- **Try it**: Which of the lines in the records below hold the string "burst"? Copy every one of them.

[Stored items]
-- Opening Marker --
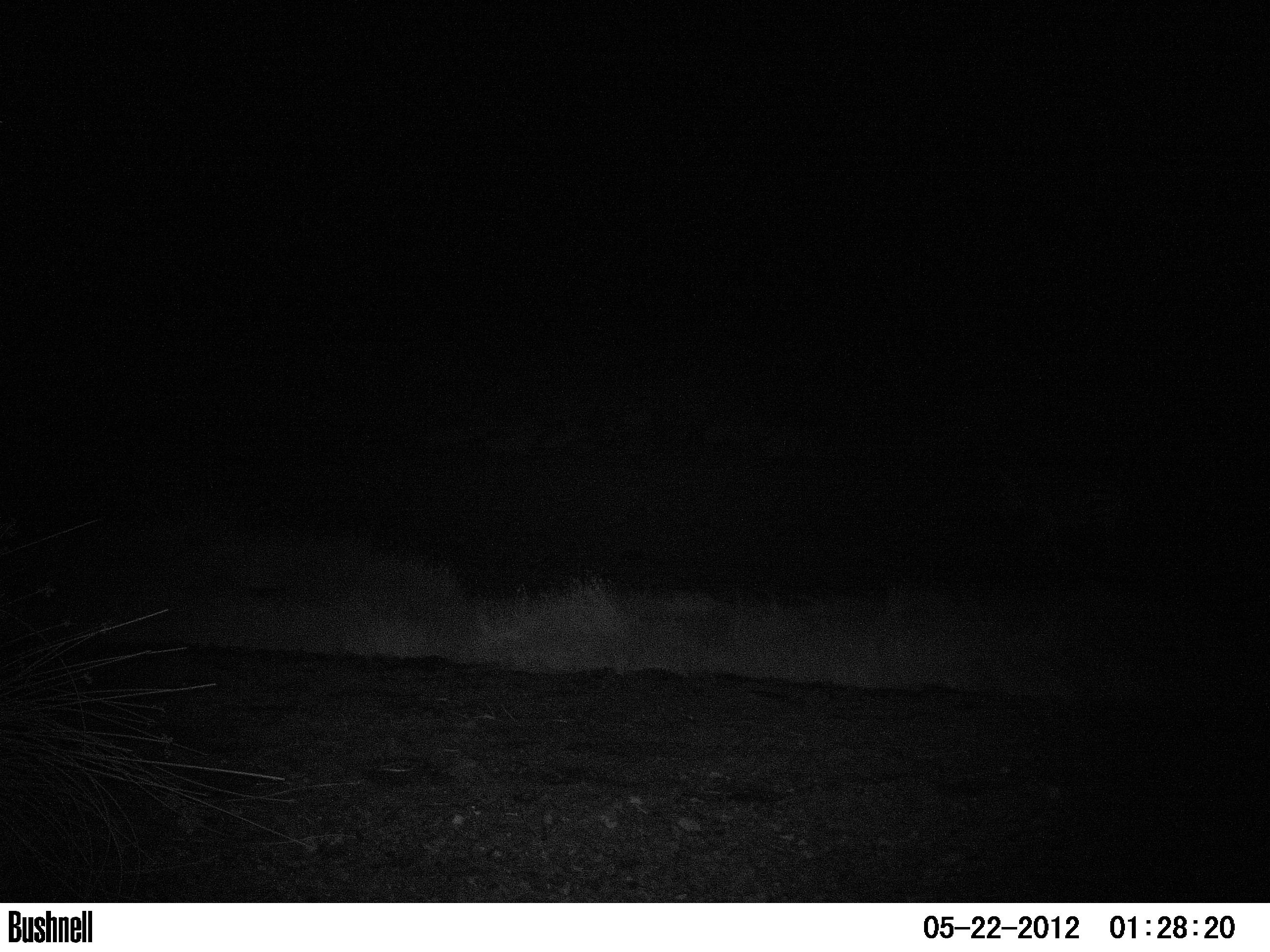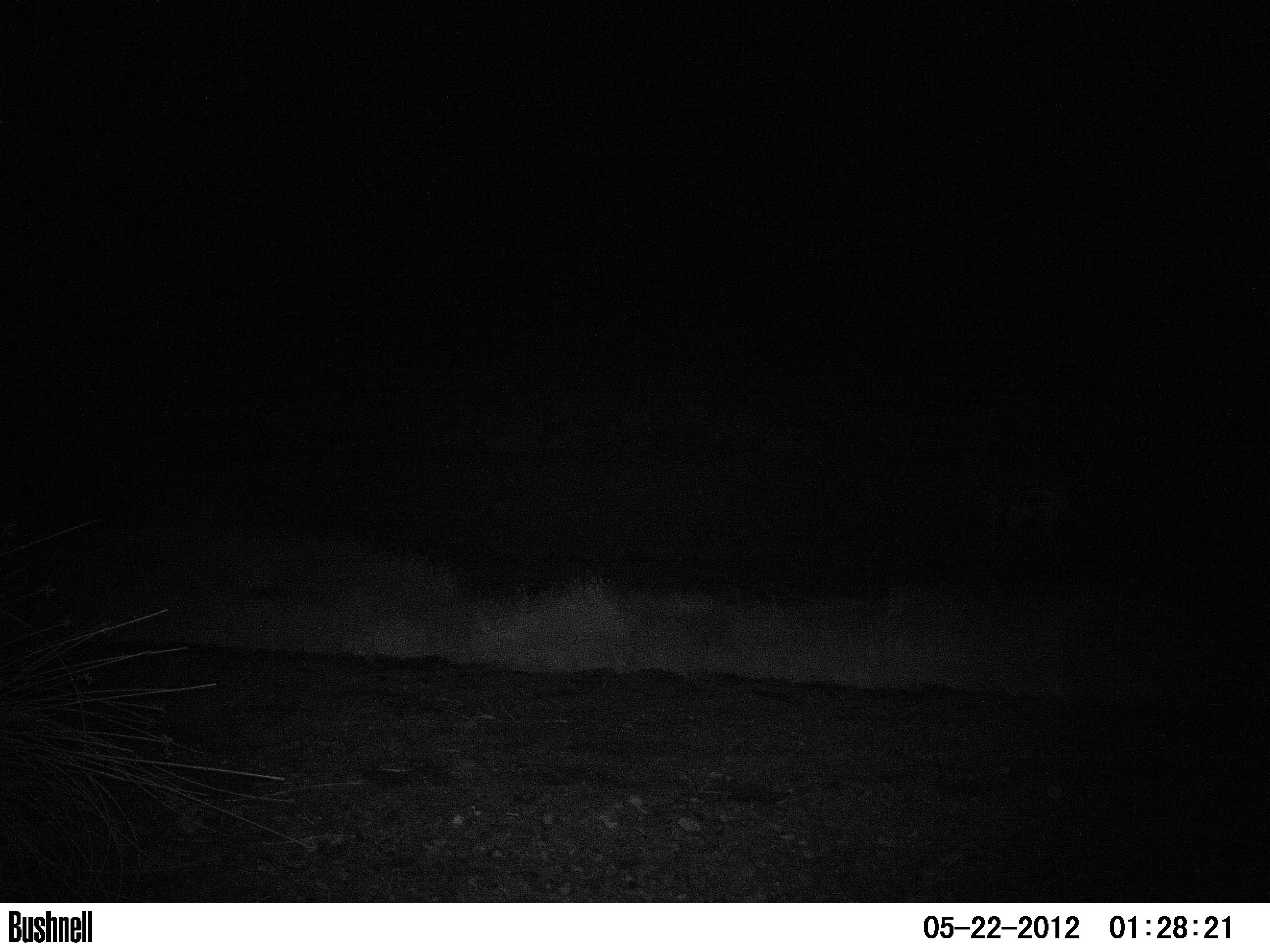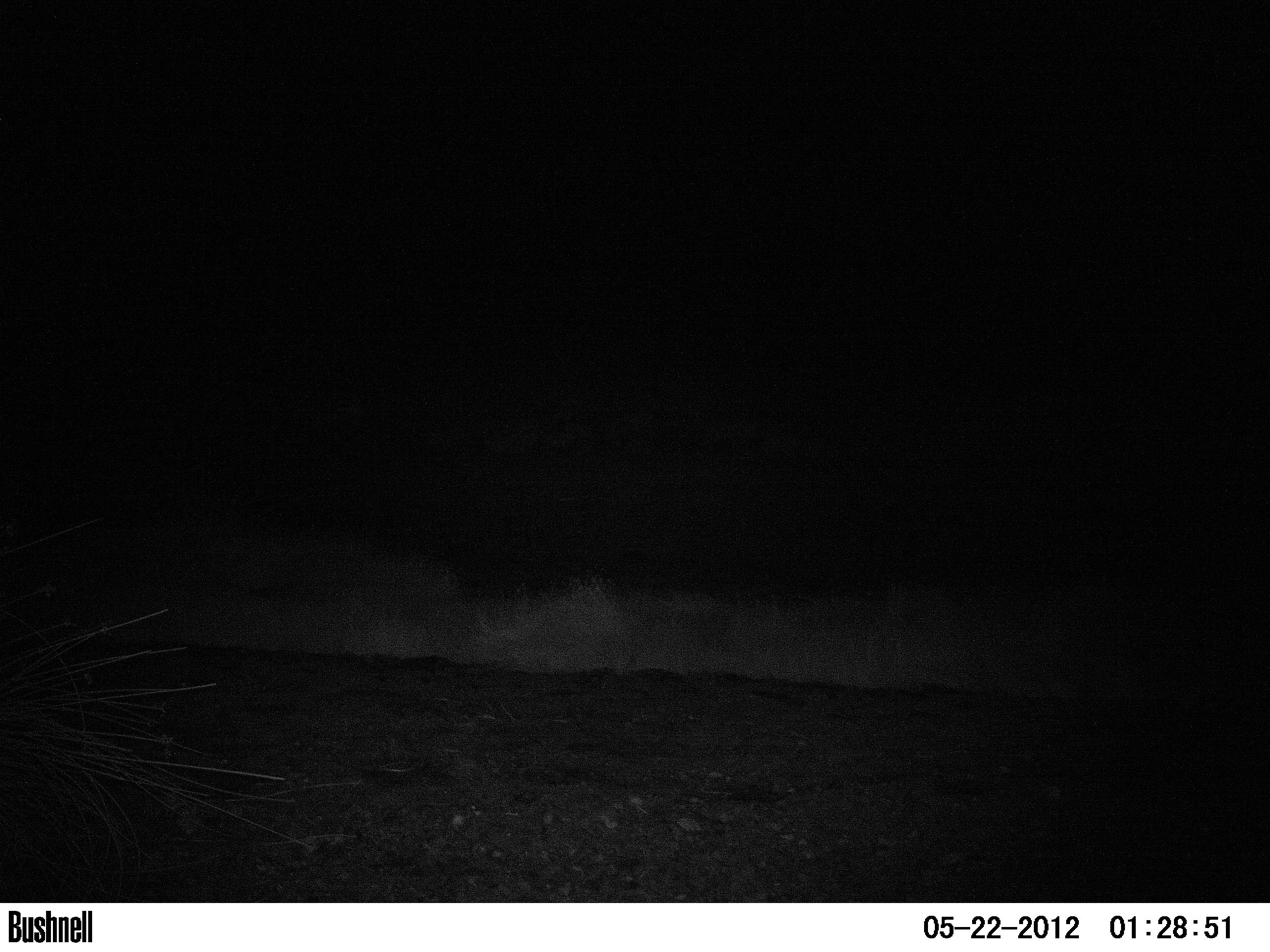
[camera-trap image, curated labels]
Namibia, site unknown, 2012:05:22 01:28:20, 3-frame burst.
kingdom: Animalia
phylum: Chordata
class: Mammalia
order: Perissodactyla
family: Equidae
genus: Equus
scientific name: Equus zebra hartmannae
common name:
-- Closing Marker --
-- Opening Marker --
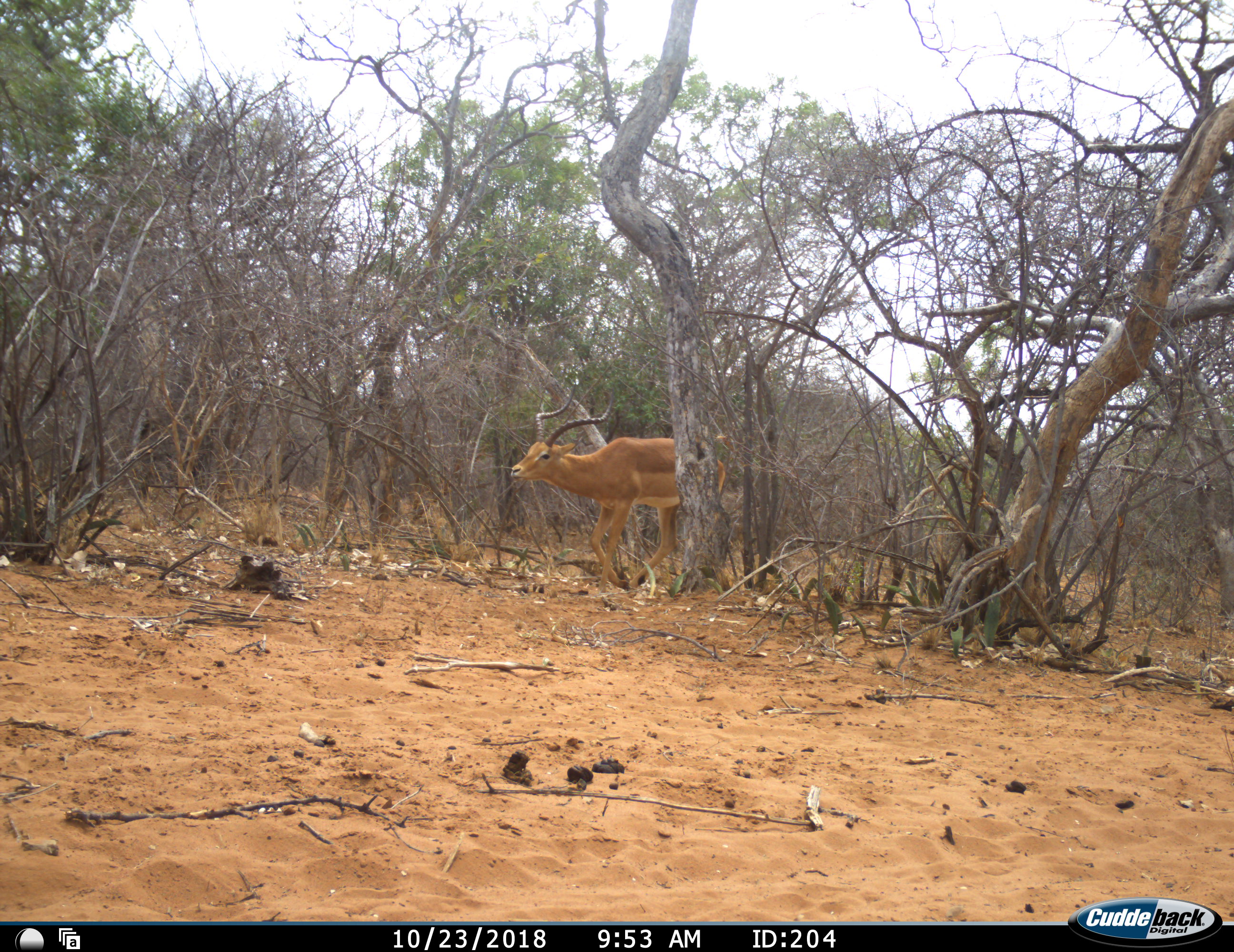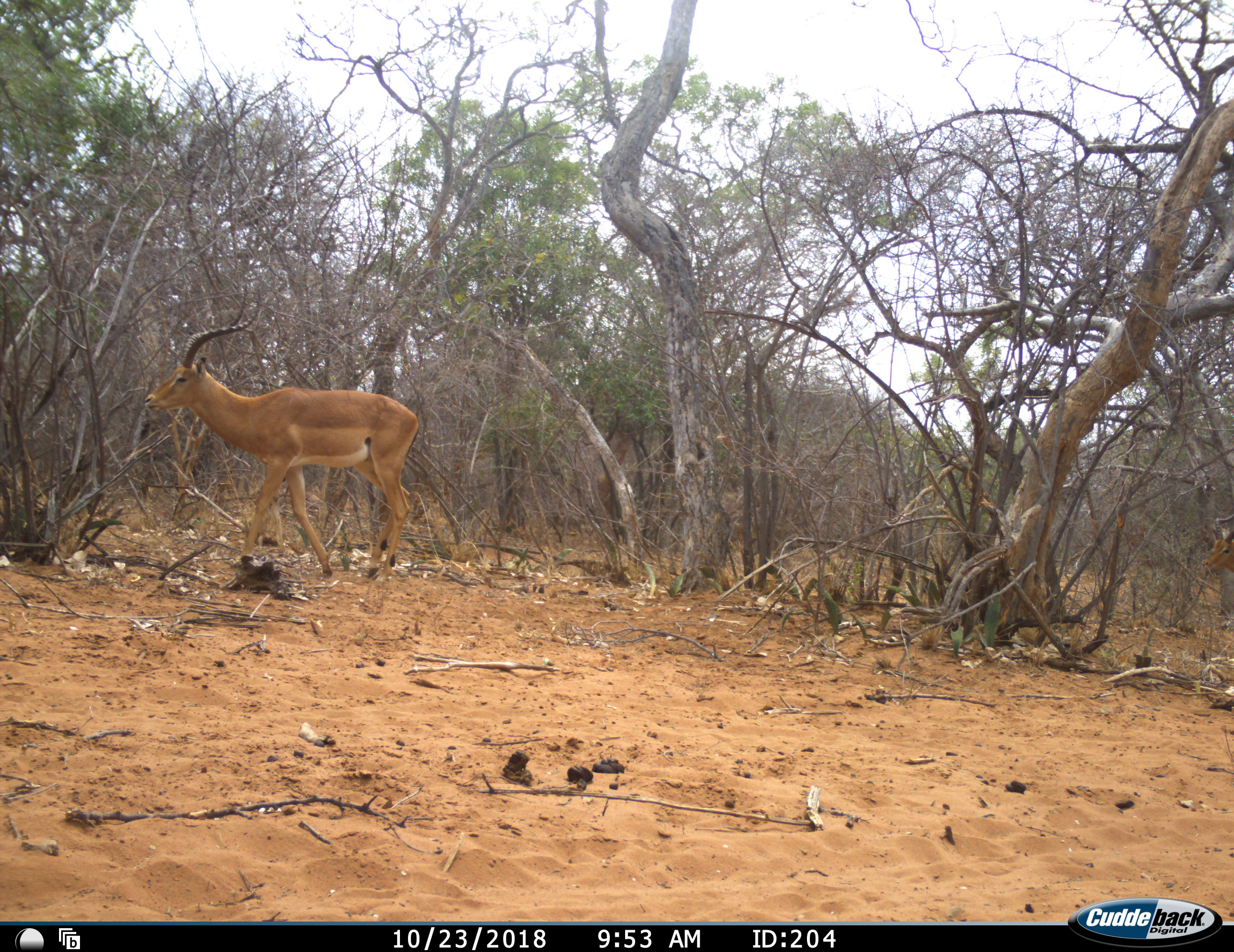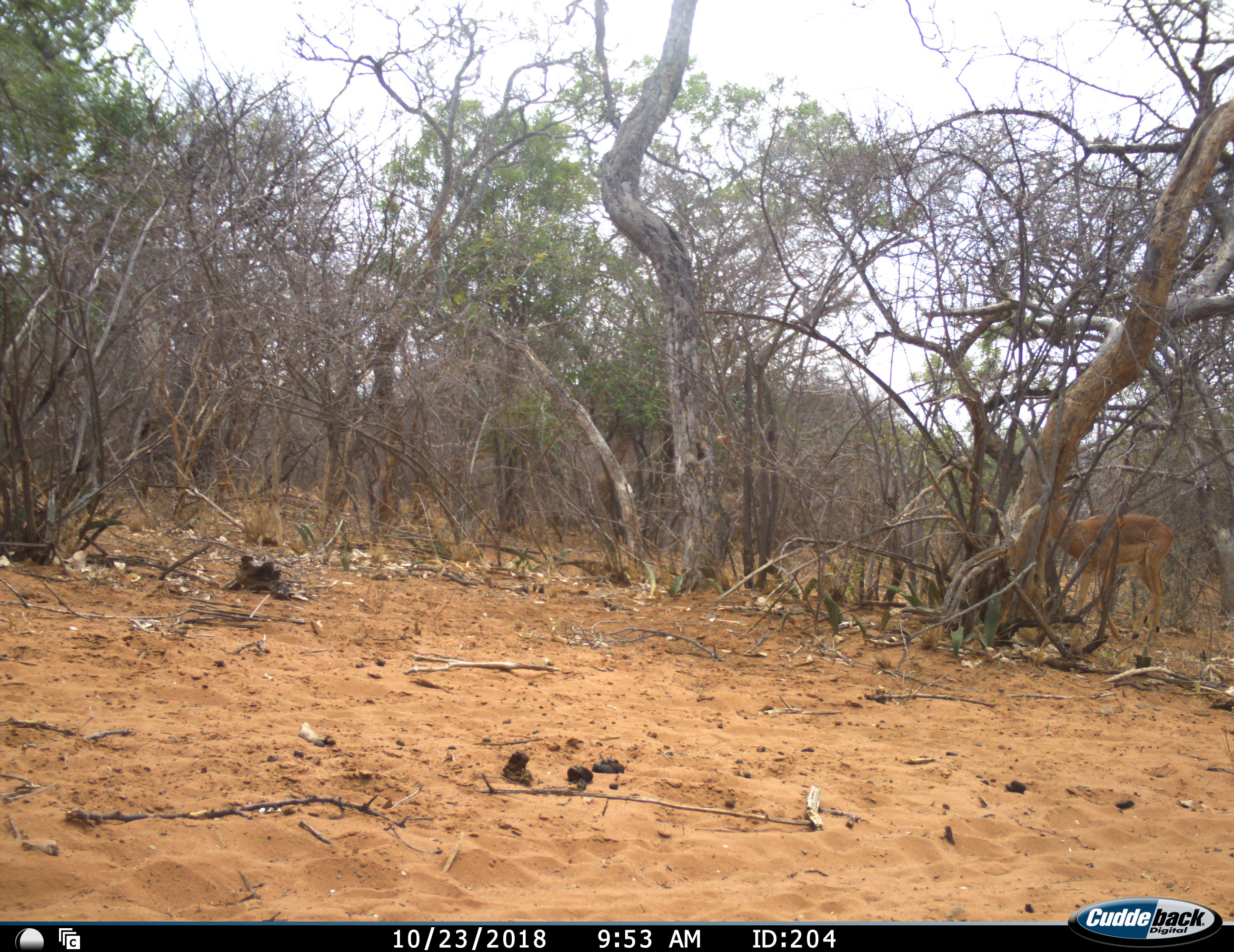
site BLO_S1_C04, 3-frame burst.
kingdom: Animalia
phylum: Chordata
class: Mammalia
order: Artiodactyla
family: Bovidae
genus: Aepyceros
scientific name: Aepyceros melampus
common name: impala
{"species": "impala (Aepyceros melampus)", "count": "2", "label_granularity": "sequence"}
-- Closing Marker --
- **Result of the exercise**:
Namibia, site unknown, 2012:05:22 01:28:20, 3-frame burst.
site BLO_S1_C04, 3-frame burst.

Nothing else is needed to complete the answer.